La mise en scène du corps de la femme a d’abord évolué en fonction de la croissance économique et de l’ouverture des années 80. Aujourd’hui cette mise en scène suit les deux grandes étapes du cycle de vie qui structure les pratiques du maquillage permises, interdites ou prescrites, celle de l’enfance avant 18 ans (小孩 Xiǎohái), et qui correspond, à l’école primaire, au collège et au lycée, et après 18 ans, celle des « grandes personnes » (大人Dàrén). à l’université puis dans la vie professionnelle. Les pratiques de maquillage sont donc des marqueurs de la nouvelle construction identitaire d’une partie des jeunes urbains chinois. Elles sont aussi le signe de l’importance plus grande que joue le groupe de pairs, notamment à l’école, dans l’apprentissage de l’artificialisation du corps et par rapport aux transgressions éventuelles vis-à-vis des normes sociales instituées.

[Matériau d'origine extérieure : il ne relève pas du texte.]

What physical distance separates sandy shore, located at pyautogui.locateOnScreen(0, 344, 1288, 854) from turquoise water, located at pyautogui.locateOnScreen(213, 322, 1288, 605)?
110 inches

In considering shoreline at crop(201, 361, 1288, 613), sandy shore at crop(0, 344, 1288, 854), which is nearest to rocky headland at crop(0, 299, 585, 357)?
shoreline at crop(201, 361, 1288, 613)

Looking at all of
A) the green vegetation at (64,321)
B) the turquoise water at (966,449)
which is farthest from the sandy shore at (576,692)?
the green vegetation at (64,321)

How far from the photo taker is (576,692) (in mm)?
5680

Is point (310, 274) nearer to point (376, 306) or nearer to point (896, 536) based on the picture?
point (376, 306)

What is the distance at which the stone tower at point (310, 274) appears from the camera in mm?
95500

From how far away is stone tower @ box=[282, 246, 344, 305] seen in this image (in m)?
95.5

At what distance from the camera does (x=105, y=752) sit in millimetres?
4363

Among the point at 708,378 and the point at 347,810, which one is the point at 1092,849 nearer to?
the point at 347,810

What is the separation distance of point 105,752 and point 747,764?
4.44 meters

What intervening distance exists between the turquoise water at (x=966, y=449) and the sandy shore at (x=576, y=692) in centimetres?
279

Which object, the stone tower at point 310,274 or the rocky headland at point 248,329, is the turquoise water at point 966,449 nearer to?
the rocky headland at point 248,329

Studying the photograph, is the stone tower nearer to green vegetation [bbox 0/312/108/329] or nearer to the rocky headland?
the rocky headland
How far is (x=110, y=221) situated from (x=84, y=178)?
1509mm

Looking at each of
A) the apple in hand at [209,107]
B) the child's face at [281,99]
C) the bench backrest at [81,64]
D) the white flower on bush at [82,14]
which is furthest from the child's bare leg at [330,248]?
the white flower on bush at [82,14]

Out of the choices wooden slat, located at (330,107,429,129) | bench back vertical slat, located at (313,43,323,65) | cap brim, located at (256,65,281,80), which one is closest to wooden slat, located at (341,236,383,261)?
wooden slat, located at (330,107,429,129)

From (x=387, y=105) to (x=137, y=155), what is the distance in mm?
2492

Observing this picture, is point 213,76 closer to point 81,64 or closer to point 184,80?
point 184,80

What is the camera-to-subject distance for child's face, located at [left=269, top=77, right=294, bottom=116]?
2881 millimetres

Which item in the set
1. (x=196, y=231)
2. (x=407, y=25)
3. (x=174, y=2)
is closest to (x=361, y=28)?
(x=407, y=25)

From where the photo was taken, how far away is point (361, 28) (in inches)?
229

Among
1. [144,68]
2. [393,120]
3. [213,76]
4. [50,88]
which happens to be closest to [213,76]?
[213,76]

Pour le moment le maquillage est encore interdit en Chine pour les moins de 18 ans. En pratique il existe de nombreuses adolescentes qui se maquillent en dehors de l’école. C’est une source de tension et de conflits à l’intérieur de la famille. Cette source de tension est d’autant plus forte que la famille accorde ou non une importance prioritaire au concours national, et qu’elle cherche à éviter tout ce qui peut détourner l’enfant unique de son travail scolaire, comme l’ont montré Sophie Alami (2013) et Anne-Sophie Boissard dans leur enquête sur le jeu en Chine et dans 6 pays dans le monde en 2004.

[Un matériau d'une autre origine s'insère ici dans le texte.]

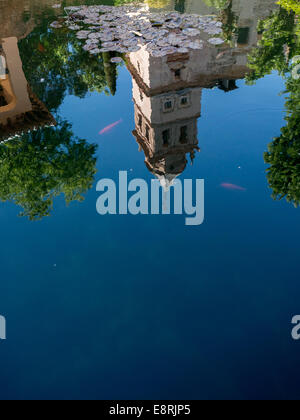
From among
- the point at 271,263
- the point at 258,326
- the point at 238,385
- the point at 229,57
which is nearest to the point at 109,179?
the point at 271,263

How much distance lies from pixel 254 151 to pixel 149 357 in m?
9.95

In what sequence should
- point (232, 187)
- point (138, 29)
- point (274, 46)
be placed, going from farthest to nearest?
point (138, 29), point (274, 46), point (232, 187)

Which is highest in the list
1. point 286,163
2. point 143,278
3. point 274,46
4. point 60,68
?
point 274,46

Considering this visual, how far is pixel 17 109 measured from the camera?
1442 cm

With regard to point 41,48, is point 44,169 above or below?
below

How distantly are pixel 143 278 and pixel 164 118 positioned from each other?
12.3 meters

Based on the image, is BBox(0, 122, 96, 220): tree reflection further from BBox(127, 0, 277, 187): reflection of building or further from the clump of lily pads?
the clump of lily pads

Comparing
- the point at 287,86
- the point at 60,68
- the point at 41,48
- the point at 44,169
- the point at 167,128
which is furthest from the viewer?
the point at 41,48

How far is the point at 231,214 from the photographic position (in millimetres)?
11992

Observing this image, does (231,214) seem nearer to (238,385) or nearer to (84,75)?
(238,385)

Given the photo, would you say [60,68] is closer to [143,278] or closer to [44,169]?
[44,169]

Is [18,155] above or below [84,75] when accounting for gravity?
below

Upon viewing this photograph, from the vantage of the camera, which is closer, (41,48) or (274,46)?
(274,46)

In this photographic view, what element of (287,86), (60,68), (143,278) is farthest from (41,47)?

Quand on compare l’équipement des salles de bains les années 90 avec celui des années 2010, on constate à la fois une amélioration extrêmement importante de confort et une multiplication des produits de beauté, surtout dans la classe moyenne supérieure. À travers ces produits de grande consommation, ces détails du quotidien, dont certains sont les signes de la conformité aux normes et d’autres sont l’expression d’une opposition aux parents et donc d’un conflit de générations, on peut observer l’importante de la mutation qui est en train de transformer la Chine. On comprend peut-être mieux le sentiment d’incertitude et d’instabilité que ressentent une partie des familles chinoises face à ces nouveaux phénomènes, face à cette nouvelle jeunesse, face à ces nouveaux couples, face à ces nouvelles femmes.

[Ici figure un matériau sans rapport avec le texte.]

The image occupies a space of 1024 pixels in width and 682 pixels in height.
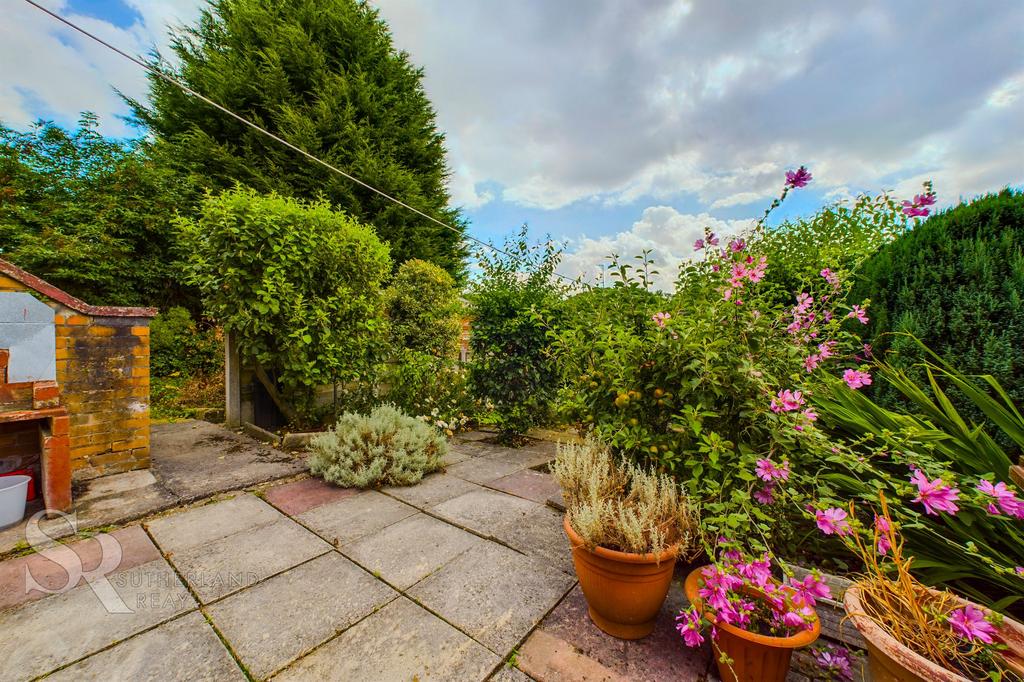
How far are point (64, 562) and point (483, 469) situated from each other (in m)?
2.60

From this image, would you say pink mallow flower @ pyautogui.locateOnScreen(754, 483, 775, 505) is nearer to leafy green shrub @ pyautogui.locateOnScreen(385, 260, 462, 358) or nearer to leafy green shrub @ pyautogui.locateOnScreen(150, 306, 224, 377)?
leafy green shrub @ pyautogui.locateOnScreen(385, 260, 462, 358)

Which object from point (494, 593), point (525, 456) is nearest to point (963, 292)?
point (494, 593)

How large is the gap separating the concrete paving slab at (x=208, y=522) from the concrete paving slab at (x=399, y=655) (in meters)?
1.29

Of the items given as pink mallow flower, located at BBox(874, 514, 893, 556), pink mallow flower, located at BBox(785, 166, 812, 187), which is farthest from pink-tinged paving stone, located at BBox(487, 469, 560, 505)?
pink mallow flower, located at BBox(785, 166, 812, 187)

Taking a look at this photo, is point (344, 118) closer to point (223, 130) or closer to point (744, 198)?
point (223, 130)

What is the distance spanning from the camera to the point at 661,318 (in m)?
1.85

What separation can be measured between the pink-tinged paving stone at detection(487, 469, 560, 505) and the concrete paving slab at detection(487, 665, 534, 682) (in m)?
1.44

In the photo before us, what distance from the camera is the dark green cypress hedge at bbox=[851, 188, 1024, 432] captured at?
204 cm

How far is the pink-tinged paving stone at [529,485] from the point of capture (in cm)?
295

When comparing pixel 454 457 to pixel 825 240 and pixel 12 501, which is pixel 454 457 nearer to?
pixel 12 501

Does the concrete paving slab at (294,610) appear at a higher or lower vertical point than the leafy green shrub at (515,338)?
lower

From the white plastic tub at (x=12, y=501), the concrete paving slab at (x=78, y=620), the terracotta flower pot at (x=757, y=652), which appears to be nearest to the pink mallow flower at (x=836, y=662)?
the terracotta flower pot at (x=757, y=652)

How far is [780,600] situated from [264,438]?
4780 mm

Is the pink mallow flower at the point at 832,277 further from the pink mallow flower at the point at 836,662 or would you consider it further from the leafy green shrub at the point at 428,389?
the leafy green shrub at the point at 428,389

La consommation est souvent abordée sous l’angle du plaisir, de l’addiction, du gaspillage ou de la vie superficielle. L’enquête de Wang lei, qui a pu être réalisé grâce à une thèse CIFRE, financée par Chanel pendant trois ans, nous décrit par le menu les objets matériels, les espaces domestiques et les gestes des soins du corps aussi infinitésimaux soient-ils. Et pourtant elle réussit le tour de force de nous aider à comprendre la dimension sociétale et l’importance des changements que ces pratiques quotidiennes nous permettent de saisir. La Chine est peut-être arrivée à un plateau ou à la fin de ses « 30 glorieuses ». Elle est entrée dans la société de grande consommation. Elle doit faire face maintenant à une classe moyenne dont les demandes se diversifient, dont les modes de vie deviennent plus mouvants et donc quelque part à une plus forte imprévisibilité, à une plus forte incertitude interne et géopolitique qui peut autant être source de contraintes que de potentialités, comme l’indique bien le sens du mot crise en chinois.
Paris, le 3 février 2015
Dominique Desjeux anthropologue, professeur émérite à l’université Paris Descartes, Sorbonne Paris Cité, professeur invité à l’université Guangwai à Guangzhou depuis 1997.